## SOURCE EXCERPT
8. Comparing End Strength and Total Costs

Assess the relationship between the end strength (End_Strength) variable and total costs (Total_O.S).

na.omit(WSJoin)
## # A tibble: 0 × 20
## # ... with 20 variables: Base <chr>, System <chr>, MD <chr>, FY <int>,
## #   Manpower_Ops <dbl>, Manpower_Mx <dbl>, Manpower_Support_Staff <dbl>,
## #   Operating_Material <dbl>, Mx_Consumables <dbl>, Mx_DLR <dbl>,
## #   Mx_Depot_AC <dbl>, Mx_Depot_Missile <dbl>, Mx_Depot_Engine <dbl>,
## #   CLS <dbl>, Total_O.S <dbl>, Avg_Inv <dbl>, TAI <dbl>,
## #   End_Strength <dbl>, FH <dbl>, CPFH <dbl>
# Plot of End Strength vs. Total Costs by System
ggplot(WSJoin, aes(Total_O.S, End_Strength, group = System, color = System)) + 
  geom_point() + 
  theme(panel.grid.major = element_blank(),
        panel.grid.minor = element_blank()) + 
  ggtitle("End Strength vs. Total Costs by System")

# Plot of End Strength vs. Total Costs by Average Inventory
ggplot(WSJoin, aes(Total_O.S, End_Strength, 
                   group = Avg_Inv, color = Avg_Inv)) +
  geom_point() + 
  theme(panel.grid.major = element_blank(),
        panel.grid.minor = element_blank()) + 
  ggtitle("End Strength vs. Total Costs by Average Inventory")

# Plot of End Strength vs. Total Costs by Cost of Manpower Operations
ggplot(WSJoin, aes(Total_O.S, End_Strength, 
                   group = Manpower_Ops, color = Manpower_Ops)) +
  geom_point() + 
  theme(panel.grid.major = element_blank(),
        panel.grid.minor = element_blank()) + 
  ggtitle("End Strength vs. Total Costs by Cost of Manpower Operations")

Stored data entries

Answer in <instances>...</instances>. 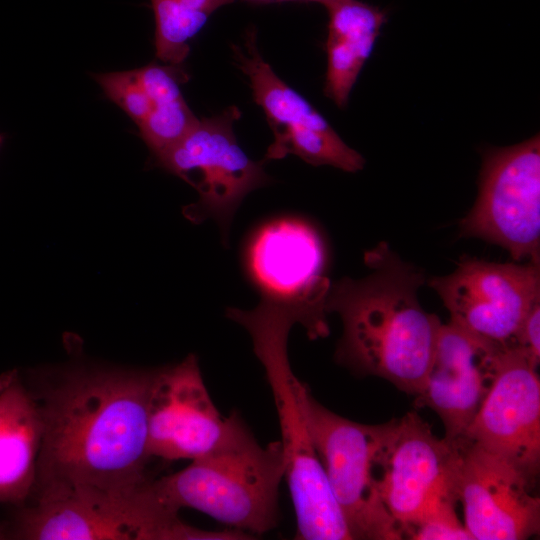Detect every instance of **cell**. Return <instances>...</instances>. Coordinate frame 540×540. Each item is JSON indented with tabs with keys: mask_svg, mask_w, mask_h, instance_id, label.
<instances>
[{
	"mask_svg": "<svg viewBox=\"0 0 540 540\" xmlns=\"http://www.w3.org/2000/svg\"><path fill=\"white\" fill-rule=\"evenodd\" d=\"M153 371L73 367L38 395L31 391L43 422L33 493L60 485L121 488L149 478Z\"/></svg>",
	"mask_w": 540,
	"mask_h": 540,
	"instance_id": "1",
	"label": "cell"
},
{
	"mask_svg": "<svg viewBox=\"0 0 540 540\" xmlns=\"http://www.w3.org/2000/svg\"><path fill=\"white\" fill-rule=\"evenodd\" d=\"M364 263L367 275L344 277L331 283L327 293L326 311L336 312L343 325L337 360L416 396L424 386L442 325L420 304L424 271L386 241L366 251Z\"/></svg>",
	"mask_w": 540,
	"mask_h": 540,
	"instance_id": "2",
	"label": "cell"
},
{
	"mask_svg": "<svg viewBox=\"0 0 540 540\" xmlns=\"http://www.w3.org/2000/svg\"><path fill=\"white\" fill-rule=\"evenodd\" d=\"M226 315L248 331L272 391L285 460L284 478L296 515L295 538L351 540L311 437L306 413L309 389L294 375L288 359V335L295 323H302L301 310L262 298L253 310L228 308Z\"/></svg>",
	"mask_w": 540,
	"mask_h": 540,
	"instance_id": "3",
	"label": "cell"
},
{
	"mask_svg": "<svg viewBox=\"0 0 540 540\" xmlns=\"http://www.w3.org/2000/svg\"><path fill=\"white\" fill-rule=\"evenodd\" d=\"M152 479L127 487L60 485L33 493L17 519L28 540H239L236 530L205 531L184 523L156 496Z\"/></svg>",
	"mask_w": 540,
	"mask_h": 540,
	"instance_id": "4",
	"label": "cell"
},
{
	"mask_svg": "<svg viewBox=\"0 0 540 540\" xmlns=\"http://www.w3.org/2000/svg\"><path fill=\"white\" fill-rule=\"evenodd\" d=\"M284 475L280 441L261 446L247 426L225 447L151 485L170 509L192 508L253 536L277 526Z\"/></svg>",
	"mask_w": 540,
	"mask_h": 540,
	"instance_id": "5",
	"label": "cell"
},
{
	"mask_svg": "<svg viewBox=\"0 0 540 540\" xmlns=\"http://www.w3.org/2000/svg\"><path fill=\"white\" fill-rule=\"evenodd\" d=\"M306 413L315 449L351 538L403 539L379 491L377 452L383 424L344 418L320 404L310 390Z\"/></svg>",
	"mask_w": 540,
	"mask_h": 540,
	"instance_id": "6",
	"label": "cell"
},
{
	"mask_svg": "<svg viewBox=\"0 0 540 540\" xmlns=\"http://www.w3.org/2000/svg\"><path fill=\"white\" fill-rule=\"evenodd\" d=\"M459 235L501 246L515 262L540 263L539 134L484 152L478 196Z\"/></svg>",
	"mask_w": 540,
	"mask_h": 540,
	"instance_id": "7",
	"label": "cell"
},
{
	"mask_svg": "<svg viewBox=\"0 0 540 540\" xmlns=\"http://www.w3.org/2000/svg\"><path fill=\"white\" fill-rule=\"evenodd\" d=\"M239 117L237 107L203 117L183 139L154 157L158 166L197 191V202L184 208V216L193 223L215 219L224 239L242 200L270 181L263 164L251 160L237 143L233 123Z\"/></svg>",
	"mask_w": 540,
	"mask_h": 540,
	"instance_id": "8",
	"label": "cell"
},
{
	"mask_svg": "<svg viewBox=\"0 0 540 540\" xmlns=\"http://www.w3.org/2000/svg\"><path fill=\"white\" fill-rule=\"evenodd\" d=\"M428 285L452 324L501 348H516L528 312L540 301V263L463 256L454 271L431 277Z\"/></svg>",
	"mask_w": 540,
	"mask_h": 540,
	"instance_id": "9",
	"label": "cell"
},
{
	"mask_svg": "<svg viewBox=\"0 0 540 540\" xmlns=\"http://www.w3.org/2000/svg\"><path fill=\"white\" fill-rule=\"evenodd\" d=\"M246 427L238 412L221 415L194 354L154 369L147 405L150 458L192 461L225 447Z\"/></svg>",
	"mask_w": 540,
	"mask_h": 540,
	"instance_id": "10",
	"label": "cell"
},
{
	"mask_svg": "<svg viewBox=\"0 0 540 540\" xmlns=\"http://www.w3.org/2000/svg\"><path fill=\"white\" fill-rule=\"evenodd\" d=\"M450 442V441H449ZM455 448L452 486L473 540H525L539 535L540 499L527 476L465 439Z\"/></svg>",
	"mask_w": 540,
	"mask_h": 540,
	"instance_id": "11",
	"label": "cell"
},
{
	"mask_svg": "<svg viewBox=\"0 0 540 540\" xmlns=\"http://www.w3.org/2000/svg\"><path fill=\"white\" fill-rule=\"evenodd\" d=\"M232 48L238 67L250 80L254 101L263 109L274 134L265 159L294 154L313 166L329 165L346 172L364 167L363 156L349 147L326 119L263 60L253 29L247 32L244 49Z\"/></svg>",
	"mask_w": 540,
	"mask_h": 540,
	"instance_id": "12",
	"label": "cell"
},
{
	"mask_svg": "<svg viewBox=\"0 0 540 540\" xmlns=\"http://www.w3.org/2000/svg\"><path fill=\"white\" fill-rule=\"evenodd\" d=\"M454 456V445L439 439L415 412L383 424L379 491L403 538L438 495L453 491Z\"/></svg>",
	"mask_w": 540,
	"mask_h": 540,
	"instance_id": "13",
	"label": "cell"
},
{
	"mask_svg": "<svg viewBox=\"0 0 540 540\" xmlns=\"http://www.w3.org/2000/svg\"><path fill=\"white\" fill-rule=\"evenodd\" d=\"M519 348L505 349L495 382L461 439L504 459L533 483L540 467V380Z\"/></svg>",
	"mask_w": 540,
	"mask_h": 540,
	"instance_id": "14",
	"label": "cell"
},
{
	"mask_svg": "<svg viewBox=\"0 0 540 540\" xmlns=\"http://www.w3.org/2000/svg\"><path fill=\"white\" fill-rule=\"evenodd\" d=\"M501 348L449 322L440 327L433 359L415 405L433 410L445 439L464 437L497 377Z\"/></svg>",
	"mask_w": 540,
	"mask_h": 540,
	"instance_id": "15",
	"label": "cell"
},
{
	"mask_svg": "<svg viewBox=\"0 0 540 540\" xmlns=\"http://www.w3.org/2000/svg\"><path fill=\"white\" fill-rule=\"evenodd\" d=\"M250 260L262 298L302 306L328 325L326 250L313 227L288 220L266 226L252 243Z\"/></svg>",
	"mask_w": 540,
	"mask_h": 540,
	"instance_id": "16",
	"label": "cell"
},
{
	"mask_svg": "<svg viewBox=\"0 0 540 540\" xmlns=\"http://www.w3.org/2000/svg\"><path fill=\"white\" fill-rule=\"evenodd\" d=\"M43 431L39 403L17 370L0 376V504L32 496Z\"/></svg>",
	"mask_w": 540,
	"mask_h": 540,
	"instance_id": "17",
	"label": "cell"
},
{
	"mask_svg": "<svg viewBox=\"0 0 540 540\" xmlns=\"http://www.w3.org/2000/svg\"><path fill=\"white\" fill-rule=\"evenodd\" d=\"M327 71L325 94L344 108L350 92L380 30L387 21L384 10L360 0H340L327 8Z\"/></svg>",
	"mask_w": 540,
	"mask_h": 540,
	"instance_id": "18",
	"label": "cell"
},
{
	"mask_svg": "<svg viewBox=\"0 0 540 540\" xmlns=\"http://www.w3.org/2000/svg\"><path fill=\"white\" fill-rule=\"evenodd\" d=\"M138 71L152 104L139 133L156 157L183 139L199 119L183 98L180 83L187 75L176 65L151 63Z\"/></svg>",
	"mask_w": 540,
	"mask_h": 540,
	"instance_id": "19",
	"label": "cell"
},
{
	"mask_svg": "<svg viewBox=\"0 0 540 540\" xmlns=\"http://www.w3.org/2000/svg\"><path fill=\"white\" fill-rule=\"evenodd\" d=\"M155 17L156 56L167 65H180L190 41L209 17L235 0H150Z\"/></svg>",
	"mask_w": 540,
	"mask_h": 540,
	"instance_id": "20",
	"label": "cell"
},
{
	"mask_svg": "<svg viewBox=\"0 0 540 540\" xmlns=\"http://www.w3.org/2000/svg\"><path fill=\"white\" fill-rule=\"evenodd\" d=\"M458 500L454 491L438 495L407 531L412 540H473L456 513Z\"/></svg>",
	"mask_w": 540,
	"mask_h": 540,
	"instance_id": "21",
	"label": "cell"
},
{
	"mask_svg": "<svg viewBox=\"0 0 540 540\" xmlns=\"http://www.w3.org/2000/svg\"><path fill=\"white\" fill-rule=\"evenodd\" d=\"M105 95L139 127L151 112L152 104L138 69L93 75Z\"/></svg>",
	"mask_w": 540,
	"mask_h": 540,
	"instance_id": "22",
	"label": "cell"
},
{
	"mask_svg": "<svg viewBox=\"0 0 540 540\" xmlns=\"http://www.w3.org/2000/svg\"><path fill=\"white\" fill-rule=\"evenodd\" d=\"M540 301L528 312L517 337L519 348L538 367L540 362Z\"/></svg>",
	"mask_w": 540,
	"mask_h": 540,
	"instance_id": "23",
	"label": "cell"
},
{
	"mask_svg": "<svg viewBox=\"0 0 540 540\" xmlns=\"http://www.w3.org/2000/svg\"><path fill=\"white\" fill-rule=\"evenodd\" d=\"M250 3L254 4H274V3H283V2H293V1H300V2H315L322 4L326 9L336 2L340 0H245Z\"/></svg>",
	"mask_w": 540,
	"mask_h": 540,
	"instance_id": "24",
	"label": "cell"
},
{
	"mask_svg": "<svg viewBox=\"0 0 540 540\" xmlns=\"http://www.w3.org/2000/svg\"><path fill=\"white\" fill-rule=\"evenodd\" d=\"M4 140H5V136L0 133V149H1V146H2V144L4 142Z\"/></svg>",
	"mask_w": 540,
	"mask_h": 540,
	"instance_id": "25",
	"label": "cell"
}]
</instances>
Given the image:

## OBJECTIVE
In the source excerpt, what title does the plot that groups and colors points by System receive?

## REPLY
End Strength vs. Total Costs by System